Stored data
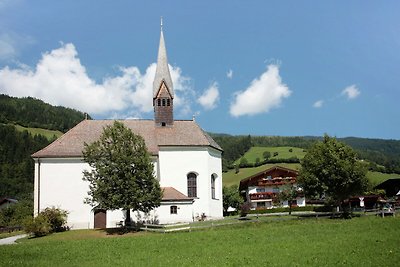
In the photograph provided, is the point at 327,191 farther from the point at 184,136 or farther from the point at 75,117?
the point at 75,117

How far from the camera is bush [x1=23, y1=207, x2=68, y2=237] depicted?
40531mm

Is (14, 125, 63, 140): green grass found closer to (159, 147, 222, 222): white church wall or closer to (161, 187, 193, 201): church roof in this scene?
(159, 147, 222, 222): white church wall

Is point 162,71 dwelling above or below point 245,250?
above

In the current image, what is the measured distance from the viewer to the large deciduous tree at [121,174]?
124 feet

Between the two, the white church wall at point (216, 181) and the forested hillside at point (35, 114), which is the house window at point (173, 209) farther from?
the forested hillside at point (35, 114)

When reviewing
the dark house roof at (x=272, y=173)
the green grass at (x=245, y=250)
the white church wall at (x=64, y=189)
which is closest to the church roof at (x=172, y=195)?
the white church wall at (x=64, y=189)

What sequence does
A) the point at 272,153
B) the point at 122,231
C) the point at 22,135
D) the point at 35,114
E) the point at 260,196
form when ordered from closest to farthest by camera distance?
the point at 122,231 < the point at 260,196 < the point at 272,153 < the point at 22,135 < the point at 35,114

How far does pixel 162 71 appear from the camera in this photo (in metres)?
54.6

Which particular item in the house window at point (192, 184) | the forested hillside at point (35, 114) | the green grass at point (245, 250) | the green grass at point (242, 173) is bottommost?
the green grass at point (245, 250)

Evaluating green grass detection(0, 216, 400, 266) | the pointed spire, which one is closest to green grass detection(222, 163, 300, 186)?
the pointed spire

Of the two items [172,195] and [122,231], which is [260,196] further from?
[122,231]

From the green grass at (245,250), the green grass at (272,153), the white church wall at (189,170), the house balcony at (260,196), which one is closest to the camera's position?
the green grass at (245,250)

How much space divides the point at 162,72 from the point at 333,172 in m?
24.8

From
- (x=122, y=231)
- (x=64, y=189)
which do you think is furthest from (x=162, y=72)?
(x=122, y=231)
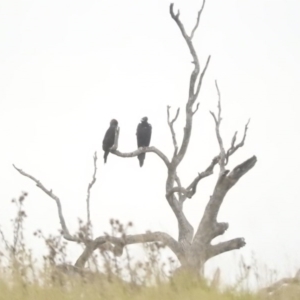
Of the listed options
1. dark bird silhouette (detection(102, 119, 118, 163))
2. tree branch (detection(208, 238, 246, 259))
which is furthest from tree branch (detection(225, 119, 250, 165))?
dark bird silhouette (detection(102, 119, 118, 163))

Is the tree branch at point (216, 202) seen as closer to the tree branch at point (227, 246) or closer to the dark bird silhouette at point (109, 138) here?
the tree branch at point (227, 246)

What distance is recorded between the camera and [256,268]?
474 centimetres

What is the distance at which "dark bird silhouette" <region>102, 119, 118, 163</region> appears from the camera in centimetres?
976

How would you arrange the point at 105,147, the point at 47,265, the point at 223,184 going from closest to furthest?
the point at 47,265, the point at 223,184, the point at 105,147

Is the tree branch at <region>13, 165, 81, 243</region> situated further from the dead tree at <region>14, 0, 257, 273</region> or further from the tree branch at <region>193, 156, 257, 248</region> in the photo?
the tree branch at <region>193, 156, 257, 248</region>

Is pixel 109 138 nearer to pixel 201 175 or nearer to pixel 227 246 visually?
pixel 201 175

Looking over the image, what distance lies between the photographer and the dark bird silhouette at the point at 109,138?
32.0 ft

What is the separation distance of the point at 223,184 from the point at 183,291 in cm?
305

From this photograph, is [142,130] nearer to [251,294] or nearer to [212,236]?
[212,236]

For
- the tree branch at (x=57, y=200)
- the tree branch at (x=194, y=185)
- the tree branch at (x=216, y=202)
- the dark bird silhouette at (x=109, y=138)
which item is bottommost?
the tree branch at (x=216, y=202)

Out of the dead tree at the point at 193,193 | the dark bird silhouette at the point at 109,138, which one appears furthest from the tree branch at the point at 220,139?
the dark bird silhouette at the point at 109,138

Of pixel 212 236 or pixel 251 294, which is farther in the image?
pixel 212 236

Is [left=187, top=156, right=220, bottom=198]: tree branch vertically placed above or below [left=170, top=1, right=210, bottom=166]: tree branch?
below

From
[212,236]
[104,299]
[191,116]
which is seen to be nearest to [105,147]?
[191,116]
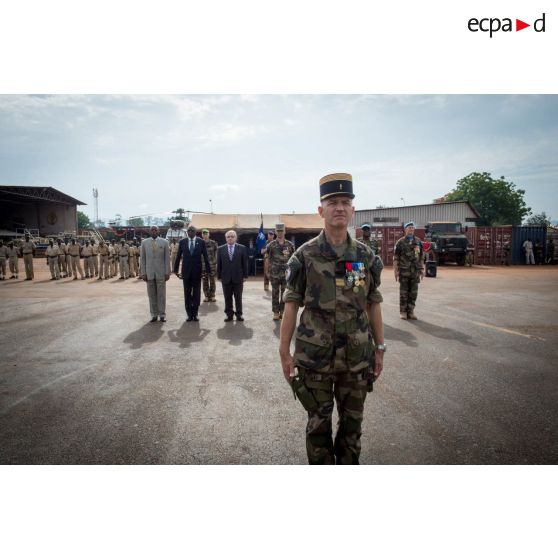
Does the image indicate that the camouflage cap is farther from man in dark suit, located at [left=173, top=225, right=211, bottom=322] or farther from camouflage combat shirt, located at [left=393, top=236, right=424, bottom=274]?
man in dark suit, located at [left=173, top=225, right=211, bottom=322]

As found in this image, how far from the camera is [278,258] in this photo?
7926 mm

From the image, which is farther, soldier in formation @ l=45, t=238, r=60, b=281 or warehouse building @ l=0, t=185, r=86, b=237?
warehouse building @ l=0, t=185, r=86, b=237

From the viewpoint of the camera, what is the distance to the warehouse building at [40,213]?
140 feet

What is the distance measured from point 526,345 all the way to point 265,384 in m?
4.27

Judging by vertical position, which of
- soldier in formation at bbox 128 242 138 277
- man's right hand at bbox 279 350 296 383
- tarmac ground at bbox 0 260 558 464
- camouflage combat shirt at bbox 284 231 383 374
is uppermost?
soldier in formation at bbox 128 242 138 277

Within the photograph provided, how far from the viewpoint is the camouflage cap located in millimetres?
2303

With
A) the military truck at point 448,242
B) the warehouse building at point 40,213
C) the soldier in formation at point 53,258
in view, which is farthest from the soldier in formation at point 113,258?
the warehouse building at point 40,213

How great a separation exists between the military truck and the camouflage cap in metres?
21.5

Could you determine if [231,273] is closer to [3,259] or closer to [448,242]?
[3,259]

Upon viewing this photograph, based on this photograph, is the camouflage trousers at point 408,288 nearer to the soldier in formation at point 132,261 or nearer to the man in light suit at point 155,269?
the man in light suit at point 155,269

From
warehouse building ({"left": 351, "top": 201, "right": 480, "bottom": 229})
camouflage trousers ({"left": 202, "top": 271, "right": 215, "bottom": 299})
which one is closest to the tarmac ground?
camouflage trousers ({"left": 202, "top": 271, "right": 215, "bottom": 299})

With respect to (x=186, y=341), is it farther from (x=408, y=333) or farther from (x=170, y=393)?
(x=408, y=333)

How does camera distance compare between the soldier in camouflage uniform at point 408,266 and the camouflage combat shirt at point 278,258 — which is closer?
the soldier in camouflage uniform at point 408,266

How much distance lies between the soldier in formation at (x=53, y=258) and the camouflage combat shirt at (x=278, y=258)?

Your goal
Extract the full listing above verbatim; pictures are to be left out of the copy.

Exercise output
In the photograph provided, is the point at 327,191 farther from the point at 184,136 or farther from the point at 75,117?
the point at 75,117

How far from the camera is bush [x1=23, y1=207, x2=68, y2=237] depicted?
40531mm

Is (14, 125, 63, 140): green grass found closer to (159, 147, 222, 222): white church wall or closer to (161, 187, 193, 201): church roof in this scene?
(159, 147, 222, 222): white church wall

Is point 162,71 dwelling above or below point 245,250?
above

In the current image, what is the measured distance from the viewer to the large deciduous tree at [121,174]?
124 feet

Between the two, the white church wall at point (216, 181) and the forested hillside at point (35, 114), which is the house window at point (173, 209) farther from?
the forested hillside at point (35, 114)

When reviewing
the dark house roof at (x=272, y=173)
the green grass at (x=245, y=250)
the white church wall at (x=64, y=189)
which is closest to the church roof at (x=172, y=195)?
the white church wall at (x=64, y=189)

What sequence does
A) the point at 272,153
B) the point at 122,231
C) the point at 22,135
D) the point at 35,114
E) the point at 260,196
form when ordered from closest to farthest by camera distance?
the point at 122,231 < the point at 260,196 < the point at 272,153 < the point at 22,135 < the point at 35,114

How far does pixel 162 71 appear from the camera in this photo (in metres)?
54.6

Which particular item in the house window at point (192, 184) | the forested hillside at point (35, 114) | the green grass at point (245, 250) | the green grass at point (242, 173) is bottommost?
the green grass at point (245, 250)

Evaluating green grass detection(0, 216, 400, 266) | the pointed spire, which one is closest to green grass detection(222, 163, 300, 186)?
the pointed spire

Of the two items [172,195] and [122,231], which is [260,196] further from?
[122,231]

From the green grass at (245,250), the green grass at (272,153), the white church wall at (189,170), the house balcony at (260,196), which one is closest to the camera's position?
the green grass at (245,250)

How much space divides the point at 162,72 from the point at 333,172 in m?
24.8

From
- (x=122, y=231)
- (x=64, y=189)
which do you think is furthest from (x=162, y=72)?
(x=122, y=231)
Of the listed options
1. dark bird silhouette (detection(102, 119, 118, 163))
2. tree branch (detection(208, 238, 246, 259))
which is furthest from tree branch (detection(225, 119, 250, 165))?
dark bird silhouette (detection(102, 119, 118, 163))

Is the tree branch at point (216, 202) seen as closer to the tree branch at point (227, 246) or closer to the dark bird silhouette at point (109, 138) here?
the tree branch at point (227, 246)

What distance is recorded between the camera and [256,268]?
474 centimetres

What is the distance at which "dark bird silhouette" <region>102, 119, 118, 163</region> appears from the camera in centimetres?
976

How would you arrange the point at 105,147, the point at 47,265, the point at 223,184 going from closest to furthest?
the point at 47,265, the point at 223,184, the point at 105,147

Is the tree branch at <region>13, 165, 81, 243</region> situated further from the dead tree at <region>14, 0, 257, 273</region> or further from the tree branch at <region>193, 156, 257, 248</region> in the photo?
the tree branch at <region>193, 156, 257, 248</region>

Is pixel 109 138 nearer to pixel 201 175 or nearer to pixel 227 246 visually?
pixel 201 175

Looking over the image, what distance lies between the photographer and the dark bird silhouette at the point at 109,138?
32.0 ft

What is the separation distance of the point at 223,184 from the point at 183,291 in cm?
305

From this photograph, is [142,130] nearer to [251,294] or nearer to [212,236]?
[212,236]

For
- the tree branch at (x=57, y=200)
- the tree branch at (x=194, y=185)
- the tree branch at (x=216, y=202)
- the dark bird silhouette at (x=109, y=138)
which item is bottommost?
the tree branch at (x=216, y=202)

Out of the dead tree at the point at 193,193 | the dark bird silhouette at the point at 109,138, which one appears furthest from the tree branch at the point at 220,139?
the dark bird silhouette at the point at 109,138

Of pixel 212 236 or pixel 251 294, which is farther in the image?
pixel 212 236

Is [left=187, top=156, right=220, bottom=198]: tree branch vertically placed above or below [left=170, top=1, right=210, bottom=166]: tree branch?
below

From
[212,236]
[104,299]
[191,116]
which is seen to be nearest to [105,147]?
[191,116]
Does the image indicate that the camouflage cap is farther from man in dark suit, located at [left=173, top=225, right=211, bottom=322] or farther from camouflage combat shirt, located at [left=393, top=236, right=424, bottom=274]?
man in dark suit, located at [left=173, top=225, right=211, bottom=322]

As found in this image, how far from the camera is [278,258] in this photo?
7926 mm

From the image, which is farther, soldier in formation @ l=45, t=238, r=60, b=281 or warehouse building @ l=0, t=185, r=86, b=237?
warehouse building @ l=0, t=185, r=86, b=237

From the viewpoint of the camera, what is the distance to the warehouse building at [40,213]?
140 feet

What is the distance measured from point 526,345 all the way to point 265,384 in m?
4.27

Judging by vertical position, which of
- soldier in formation at bbox 128 242 138 277
- man's right hand at bbox 279 350 296 383
- tarmac ground at bbox 0 260 558 464
- camouflage combat shirt at bbox 284 231 383 374
is uppermost?
soldier in formation at bbox 128 242 138 277

Within the photograph provided, how far from the viewpoint is the camouflage cap located in millimetres?
2303

With
A) the military truck at point 448,242
B) the warehouse building at point 40,213
C) the soldier in formation at point 53,258
in view, which is farthest from the soldier in formation at point 113,258?
the warehouse building at point 40,213

How great a separation exists between the military truck and the camouflage cap in metres?
21.5

Could you determine if [231,273] is closer to [3,259] or closer to [448,242]?
[3,259]

Upon viewing this photograph, based on this photograph, is the camouflage trousers at point 408,288 nearer to the soldier in formation at point 132,261 or nearer to the man in light suit at point 155,269?
the man in light suit at point 155,269

From
warehouse building ({"left": 351, "top": 201, "right": 480, "bottom": 229})
camouflage trousers ({"left": 202, "top": 271, "right": 215, "bottom": 299})
which one is closest to the tarmac ground?
camouflage trousers ({"left": 202, "top": 271, "right": 215, "bottom": 299})

With respect to (x=186, y=341), is it farther from (x=408, y=333) or farther from (x=170, y=393)?
(x=408, y=333)

How does camera distance compare between the soldier in camouflage uniform at point 408,266 and the camouflage combat shirt at point 278,258 — which is closer?
the soldier in camouflage uniform at point 408,266

How much distance lies between the soldier in formation at (x=53, y=258) and the camouflage combat shirt at (x=278, y=258)?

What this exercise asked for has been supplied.